Daughter’s issues seem to be her own
Dear Annie: My husband and I are trying to figure out how to emotionally support our adult daughter, who is 40 years old. She is going through a very emotional period in her life.
She has been married for about a year, has “major issues” with her spouse and is not certain she can “stay in the relationship.” But from our conversations with her and what we’ve observed, the issues she describes seem to be all “her.” For example, she expects her spouse to give his undivided attention to her all day on his day off from work. She is not even willing to allow chores such as mowing the lawn or doing the laundry to interfere. She doesn’t want him to be reading, talking on the phone or checking emails — just paying full attention to her. Her sister is extremely concerned about her as well.
Her behavior is wacky, and she is highly offended that we are not “supporting” her when she obsessively describes arguments with her spouse. We are all concerned about mental health issues but are at a loss.
We’ve encouraged her to seek therapy, which she has started, but she is already looking for a different therapist. Her sister is going to ask her own therapist for advice on how to be more supportive. We’ll do the same.
But we can’t bring ourselves to agree with her that the spousal behaviors are abusive, because they simply are not.

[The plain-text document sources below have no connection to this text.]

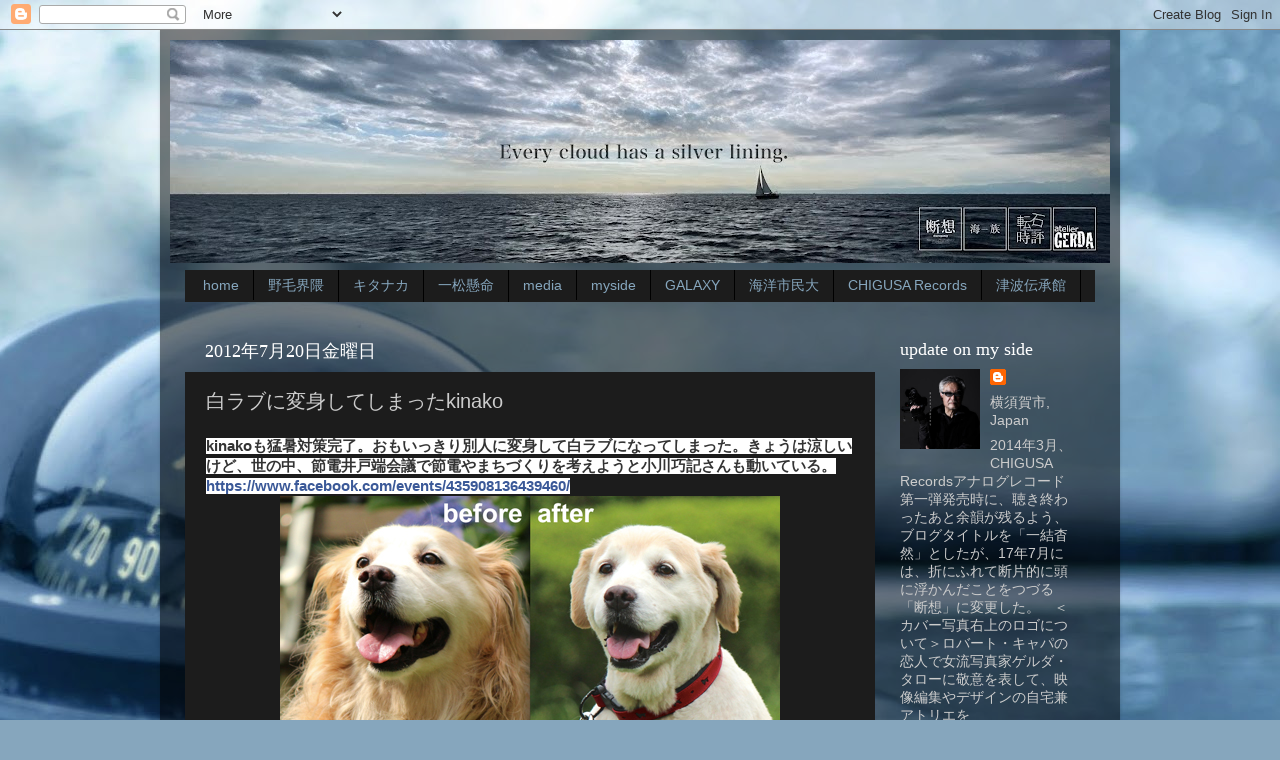

--- FILE ---
content_type: text/html; charset=UTF-8
request_url: http://cookie2940.blogspot.com/b/stats?style=WHITE_TRANSPARENT&timeRange=ALL_TIME&token=APq4FmArHidgi1jfF8ikhCDlm-wM_uDXAxz2iqxX3e73SG6AzGqet1Uv51dvN195bkndgU3kYa4oDkSximLFZcdqqxCzKYgLbA
body_size: 249
content:
{"total":96315,"sparklineOptions":{"backgroundColor":{"fillOpacity":0.1,"fill":"#ffffff"},"series":[{"areaOpacity":0.3,"color":"#fff"}]},"sparklineData":[[0,26],[1,30],[2,99],[3,92],[4,42],[5,23],[6,22],[7,18],[8,5],[9,20],[10,14],[11,9],[12,1],[13,4],[14,1],[15,3],[16,0],[17,1],[18,3],[19,4],[20,1],[21,0],[22,2],[23,21],[24,39],[25,1],[26,2],[27,2],[28,3],[29,1]],"nextTickMs":1800000}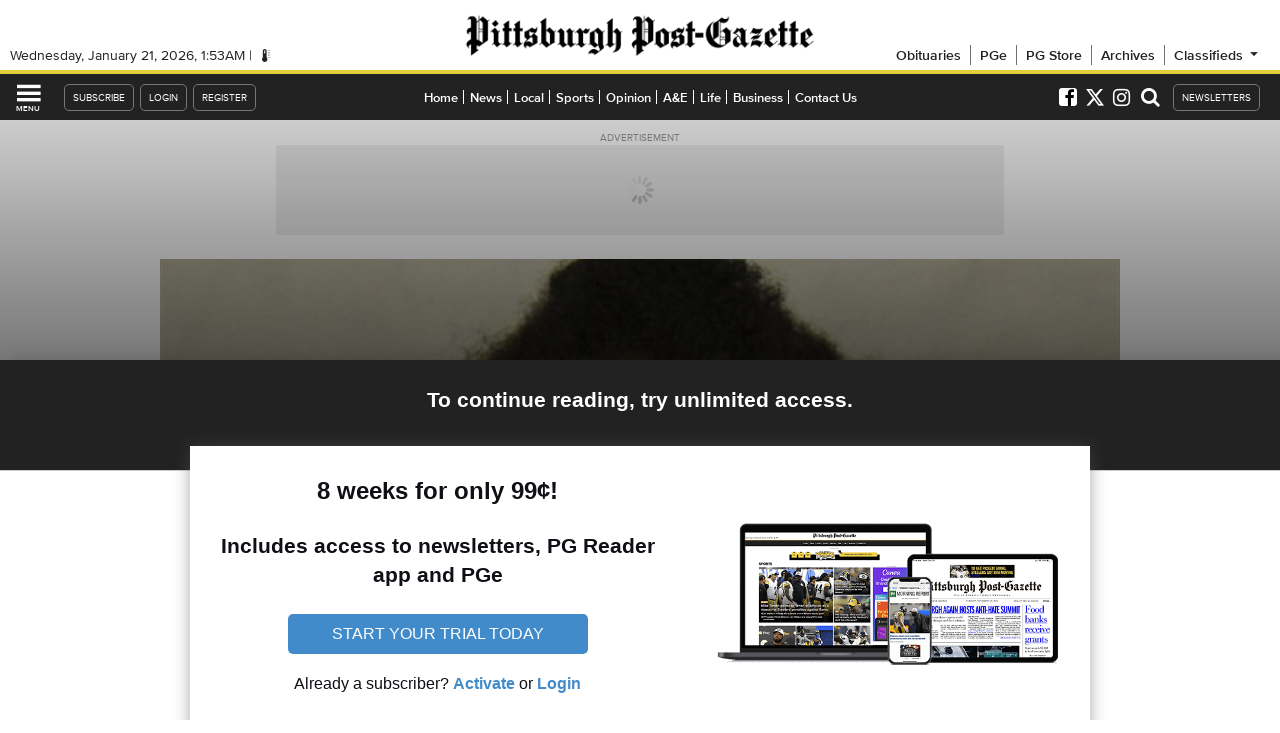

--- FILE ---
content_type: text/html;charset=UTF-8
request_url: https://buy.tinypass.com/checkout/offer/getFraudPreventionConfig?aid=0Jrto77Ppu
body_size: -164
content:
{"models":{"config":{"aid":"0Jrto77Ppu","enabled":false,"captcha3SiteKey":null}},"routes":{},"errors":[]}

--- FILE ---
content_type: text/html; charset=utf-8
request_url: https://www.google.com/recaptcha/api2/aframe
body_size: 267
content:
<!DOCTYPE HTML><html><head><meta http-equiv="content-type" content="text/html; charset=UTF-8"></head><body><script nonce="IeGnjqLv2ylMXFtLtxg-4w">/** Anti-fraud and anti-abuse applications only. See google.com/recaptcha */ try{var clients={'sodar':'https://pagead2.googlesyndication.com/pagead/sodar?'};window.addEventListener("message",function(a){try{if(a.source===window.parent){var b=JSON.parse(a.data);var c=clients[b['id']];if(c){var d=document.createElement('img');d.src=c+b['params']+'&rc='+(localStorage.getItem("rc::a")?sessionStorage.getItem("rc::b"):"");window.document.body.appendChild(d);sessionStorage.setItem("rc::e",parseInt(sessionStorage.getItem("rc::e")||0)+1);localStorage.setItem("rc::h",'1768960447992');}}}catch(b){}});window.parent.postMessage("_grecaptcha_ready", "*");}catch(b){}</script></body></html>

--- FILE ---
content_type: text/javascript;charset=utf-8
request_url: https://p1cluster.cxense.com/p1.js
body_size: 100
content:
cX.library.onP1('yqnokqoa0vcd1uw603o1xnds7');


--- FILE ---
content_type: text/javascript;charset=UTF-8
request_url: https://jadserve.postrelease.com/t?ntv_mvi=&ntv_url=https%253A%252F%252Fwww.post-gazette.com%252Flocal%252Fregion%252F2016%252F07%252F18%252FMan-found-guilty-in-2015-double-fatal-shooting%252Fstories%252F201607180120
body_size: 1107
content:
(function(){PostRelease.ProcessResponse({"version":"3","responseId":49354,"placements":[{"id":1437995,"selector":".pgevoke-railstorylist-content \u003e a:last-of-type","injectionMode":2,"ads":[],"tracking":{"trackingBaseUrl":"https://jadserve.postrelease.com/trk.gif?ntv_ui\u003da6b6f495-2464-43e3-9b09-49864c06192c\u0026ntv_fl\[base64]\u003d\u003d\u0026ntv_ht\u003drjFwaQA\u0026ntv_at\u003d","adVersionPlacement":"AAAAAAAAAAK_EVA","vcpmParams":{"minimumAreaViewable":0.5,"minimumExposedTime":1000,"checkOnFocus":true,"checkMinimumAreaViewable":false,"primaryImpressionURL":"https://jadserve.postrelease.com/trk.gif?ntv_at\u003d304\u0026ntv_ui\u003da6b6f495-2464-43e3-9b09-49864c06192c\u0026ntv_a\u003dAAAAAAAAAAK_EVA\u0026ntv_ht\u003drjFwaQA\u0026ntv_fl\[base64]\u003d\u003d\u0026ord\u003d-615406869","adID":0}},"type":0,"integrationType":0}],"trackingCode":"\u003cscript type\u003d\"text/javascript\"\u003entv.PostRelease.trackFirstPartyCookie(\u00275f081a0f-616e-4fdb-999b-f3fceafc4afe\u0027);\u003c/script\u003e","safeIframe":false,"placementForTracking":1437995,"isWebview":false,"responseConsent":{"usPrivacyApplies":false,"gdprApplies":false,"gppApplies":false},"flags":{"useObserverViewability":true,"useMraidViewability":false}});})();

--- FILE ---
content_type: text/javascript;charset=UTF-8
request_url: https://www.civicscience.com/widget/api/2/bootstrap?target=2978&instance=pgevoke-story-0-csinlinepoll&context=%2F%2Fwww.post-gazette.com%2Flocal%2Fregion%2F2016%2F07%2F18%2FMan-found-guilty-in-2015-double-fatal-shooting%2Fstories%2F201607180120&mv=5&_=1768960438245&cw=520&callback=jsonp_1768960438245_52458
body_size: 180
content:
jsonp_1768960438245_52458({"id":2978,"oid":2978,"isMeta":false,"csAlias":null,"compliance":{"enabled":true,"accepted":null,"version":"1","url":"https:\/\/civicscience.com\/privacy-policy\/"},"hostnameOverride":null,"contextualQuestion":"","contextualQuestionHiddenState":"respondent","contextualTargetHiddenState":"","e":false});

--- FILE ---
content_type: application/javascript; charset=utf-8
request_url: https://fundingchoicesmessages.google.com/f/AGSKWxV8VRcoQPvh8J8FEFDTmJXk134nSXkn6ieEXLh4gycpu21zI9veiZhZQoflsjiHUHFcBbh09juNlYegtLWnFRuGoGTemvdQUZWGme_39h6haHcRW_i9lJ-pSQkp8XnbnxeUrBTyNrlH3AYIoFQZ90bMfCE1Vpg1XVnMN_aLh2CRfVSp8hEKLuh2wiEX/_/standalone/ads-/ad1_/ad-ros-/ad234./EmreAds.
body_size: -1291
content:
window['745c4d39-8573-4dc5-9882-5b39df5b6480'] = true;

--- FILE ---
content_type: text/javascript;charset=UTF-8
request_url: https://www.civicscience.com/widget/api/2/target?target=2978&instance=pgevoke-story-0-csinlinepoll&context=%2F%2Fwww.post-gazette.com%2Flocal%2Fregion%2F2016%2F07%2F18%2FMan-found-guilty-in-2015-double-fatal-shooting%2Fstories%2F201607180120&mv=5&_=1768960440343&cw=520&callback=jsonp_1768960440344_38850
body_size: 908
content:
jsonp_1768960440344_38850({"type":"jsballotbox","id":2978,"oid":2978,"isMeta":false,"locale":"en","partnerName":"","partnerImageData":"","natures":["question-reporting-enabled","back-button-enabled","compliance-first"],"pinMode":"required","contextualQuestion":"","contextualQuestionHiddenState":"respondent","contextualTargetHiddenState":"","isOptedOutRespondent":false,"privacyPolicyUrl":"","portalUrl":"http:\/\/www.post-gazette.com\/polls?civicscience-widget-version=4","fontData":null,"rootbeer":[],"useIcons":true,"positionable":{"on":true,"p":null,"default":[],"h":null,"not":null},"e":false,"d":[],"resize":false,"delayed":false,"domBlacklist":null,"darkMode":false,"wrapper":{"mode":"dynamic","w":null,"h":null},"partnerWidgetCss":{"fontSize":"12px","outer":"background: #f0f5f1; padding: 0 10px; margin-bottom: 50px;","title":"Question","header":"font-size: 18px; font-weight: normal; font-family: serif; color: #fff; fill: #fff; background: #00a85b; border-bottom: #00a85b; padding: 5px 10px; margin: 0 -10px;","colors":{"primary":null,"secondary":null,"partner":"#9ee8bc"}},"compliance":{"enabled":true,"accepted":null,"version":"1","url":"https:\/\/civicscience.com\/privacy-policy\/"},"potdUrl":"https:\/\/pollsandinsights.com\/connect\/?utm_source=widget&utm_medium=caption&utm_campaign=potd"});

This opinion is based on what we’ve observed firsthand; not by what she says about what happens. We can say, “we are so sorry you are unhappy,” but this is not the affirmation she is seeking from us. This family dynamic is new to us and is stressing us all out. Any advice? — Stressed Out Family
Dear Stressed Out Family: It does sound like your daughter could be suffering from a mental illness, or maybe just extreme insecurity or narcissism. Regardless of the diagnosis, which hopefully her new therapist will be able to make, you are also suffering.
The best thing to do is to consult a professional yourself about how best to support your daughter during this difficult time of her life — and yours.
Dear Annie: You recently published a letter from a person whose father had died, and whose sister refused to tell her 6-year-old child about the loss. There is a resource that would be useful to the sister: ChildrensRoom.org. — Sympathetic in Boston
Dear Sympathetic in Boston: Thank you for your suggestion. I hope this brings her more comfort.